Extract »

_ _ _ _ _ _ _

Stories like the Bertrands' are familiar to opponents of the war on drugs, but this one has a slightly unusual ending. Although Missouri, which the Marijuana Policy Project says has "some of the toughest marijuana laws in the country" punishes pot cultivation with up to 15 years in prison, neither Trish nor Daryl was incarcerated. In 2011 Daryl received an eight-year suspended sentence, five years of probation, and a $350 fine. Trish was sentenced to five years of probation, a $375 fine, and 100 hours of community service. In exchange for this apparent leniency, both were required to attend substance abuse counseling.

Three years after their arrest, Trish, 38, and Daryl, 44, have yet to "reoffend" That makes theirs a success story in the eyes of folks who promote the use of alternative sentencing, monitoring, and counseling for nonviolent drug offenders. And it's hard to disagree when you look only at what could have happened to them: They weren't imprisoned for a decade and a half; their children did not grow up in foster care; they did not re-emerge into society with skills and knowledge rendered obsolete by years of confinement.

_ _ _ _ _ _ _

Dataset extract »
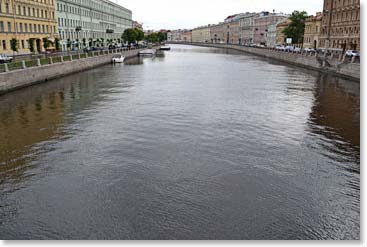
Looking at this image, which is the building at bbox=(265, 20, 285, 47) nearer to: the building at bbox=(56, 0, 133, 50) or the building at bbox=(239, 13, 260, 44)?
the building at bbox=(239, 13, 260, 44)

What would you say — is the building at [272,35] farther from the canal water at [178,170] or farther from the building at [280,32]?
the canal water at [178,170]

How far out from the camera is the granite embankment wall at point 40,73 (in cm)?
3099

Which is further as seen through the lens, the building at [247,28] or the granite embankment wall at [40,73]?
the building at [247,28]

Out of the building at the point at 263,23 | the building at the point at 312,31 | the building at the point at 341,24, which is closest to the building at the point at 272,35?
the building at the point at 263,23

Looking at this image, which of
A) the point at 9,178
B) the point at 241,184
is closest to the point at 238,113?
the point at 241,184

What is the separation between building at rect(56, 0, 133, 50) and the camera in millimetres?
84125

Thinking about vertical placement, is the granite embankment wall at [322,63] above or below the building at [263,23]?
below

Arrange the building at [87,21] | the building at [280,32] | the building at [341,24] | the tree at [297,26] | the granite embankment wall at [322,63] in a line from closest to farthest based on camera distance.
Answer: the granite embankment wall at [322,63]
the building at [341,24]
the building at [87,21]
the tree at [297,26]
the building at [280,32]

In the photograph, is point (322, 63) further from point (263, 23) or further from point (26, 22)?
point (263, 23)

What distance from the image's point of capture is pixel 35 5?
226ft

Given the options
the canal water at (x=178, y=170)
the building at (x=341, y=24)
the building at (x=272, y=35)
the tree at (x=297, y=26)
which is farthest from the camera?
the building at (x=272, y=35)

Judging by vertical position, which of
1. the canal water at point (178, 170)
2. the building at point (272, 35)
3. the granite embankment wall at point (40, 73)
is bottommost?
the canal water at point (178, 170)

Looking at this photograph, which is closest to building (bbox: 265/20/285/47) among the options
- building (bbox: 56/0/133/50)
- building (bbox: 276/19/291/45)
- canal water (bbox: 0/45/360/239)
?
building (bbox: 276/19/291/45)

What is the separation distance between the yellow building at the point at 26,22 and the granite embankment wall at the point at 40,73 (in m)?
9.16
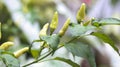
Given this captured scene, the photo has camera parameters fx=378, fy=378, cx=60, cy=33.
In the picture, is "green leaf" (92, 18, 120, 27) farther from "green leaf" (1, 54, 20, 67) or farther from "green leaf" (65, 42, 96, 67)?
"green leaf" (1, 54, 20, 67)

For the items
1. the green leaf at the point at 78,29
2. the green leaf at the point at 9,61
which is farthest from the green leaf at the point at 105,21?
the green leaf at the point at 9,61

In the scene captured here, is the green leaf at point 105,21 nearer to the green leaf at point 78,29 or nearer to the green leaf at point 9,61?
the green leaf at point 78,29

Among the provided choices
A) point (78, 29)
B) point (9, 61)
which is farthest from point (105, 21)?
point (9, 61)

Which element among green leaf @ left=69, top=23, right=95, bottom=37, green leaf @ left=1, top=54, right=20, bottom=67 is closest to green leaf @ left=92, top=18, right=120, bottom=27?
green leaf @ left=69, top=23, right=95, bottom=37

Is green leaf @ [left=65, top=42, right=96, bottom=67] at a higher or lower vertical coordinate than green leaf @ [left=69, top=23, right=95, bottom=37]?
lower

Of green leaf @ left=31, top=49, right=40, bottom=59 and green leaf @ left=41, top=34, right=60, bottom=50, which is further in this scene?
green leaf @ left=31, top=49, right=40, bottom=59

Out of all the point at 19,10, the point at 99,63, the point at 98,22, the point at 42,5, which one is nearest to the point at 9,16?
the point at 19,10

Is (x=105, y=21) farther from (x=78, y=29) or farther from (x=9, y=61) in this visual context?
(x=9, y=61)

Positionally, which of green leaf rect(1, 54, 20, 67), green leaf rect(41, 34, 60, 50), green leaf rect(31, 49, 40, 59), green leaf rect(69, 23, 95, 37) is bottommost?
green leaf rect(31, 49, 40, 59)
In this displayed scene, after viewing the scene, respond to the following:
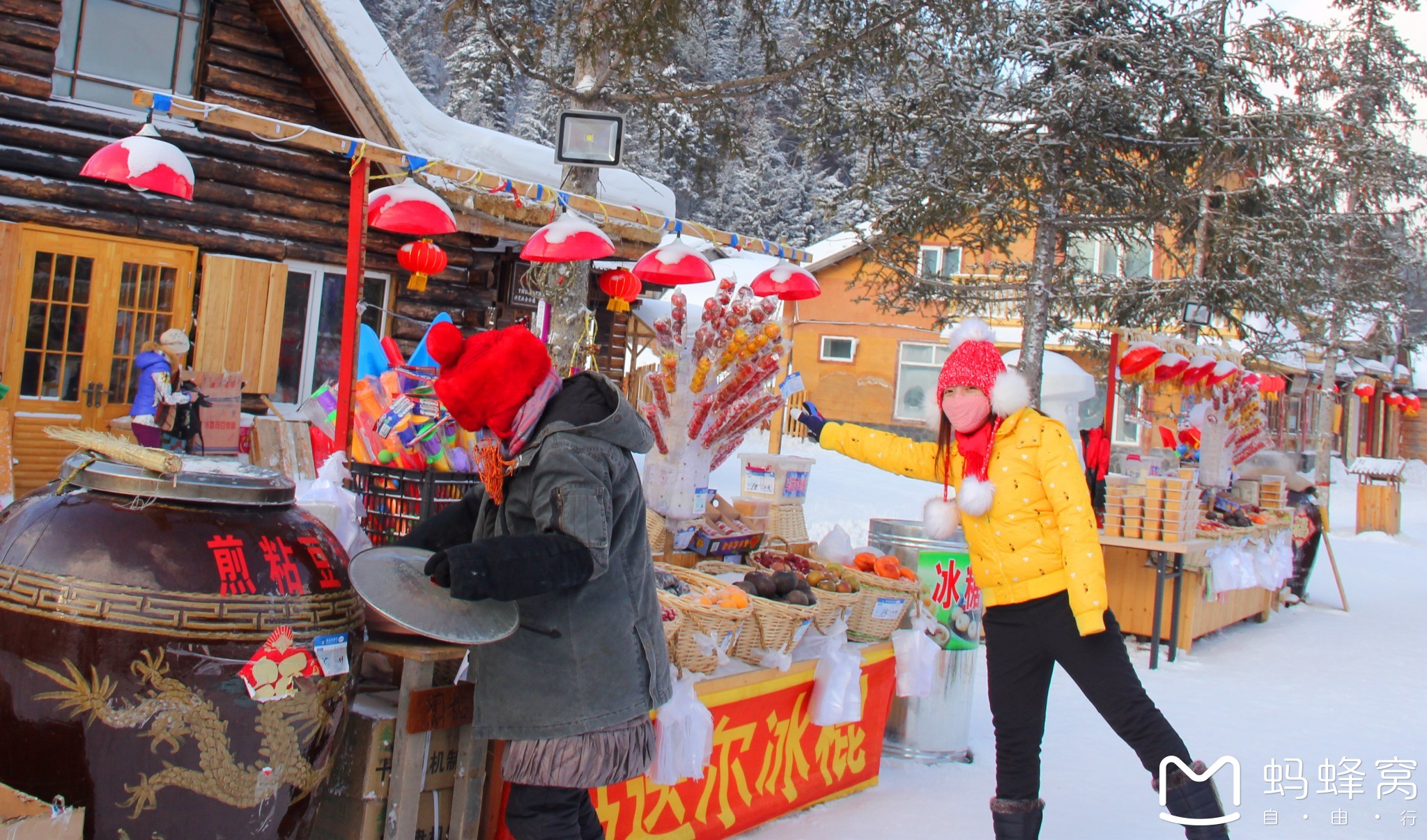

_ _ _ _ _ _ _

Set of tasks »
A: In the passage about the Bertrands' marijuana case, what were both Trish and Daryl required to attend in exchange for their apparent leniency?
B: Write a continuation of the passage about the Bertrands' marijuana case, starting after its final sentence.

Written responses »
A: Substance abuse counseling.

B:
But prison isn't the only bad thing that can happen to a person. Collateral consequences of a drug arrest range from having your mugshot appear in Google searches for your name, to fines and court fees that can land you in a modern-day debtor's prison.

The Bertrands faced their own consequences. The couple spent three days on the evening news, which killed their child-centered equipment business. With Ozark Mountain Playgrounds on the rocks, the Bertrands could no longer afford to maintain the home where their kids had grown up. So they left behind what Trish calls "suburban bliss" to live in a low-rent neighborhood where they now count two registered sex offenders--a third-degree rapist and a second-degree child molester--and two violent felons among their neighbors. "We do not allow our children outside" she says.

The repercussions don't end there. Although she did not actually have a substance abuse problem, Trish was forced to schedule her life, her family's activities, and her job hunt around three drug classes per week and one counseling session every 14 days. The Bertrands' daughters, who were 10 and 12 when their parents were arrested, needed counseling as a result of the intense public scrutiny. "There were times," Trish says, "when we went to school functions with my younger daughter and people wouldn't even sit by us."

Three years after their arrest, Daryl is on disability, Trish works as a temp, and the formerly middle-class family lives paycheck to paycheck. "We don't even look at the future," Trish says.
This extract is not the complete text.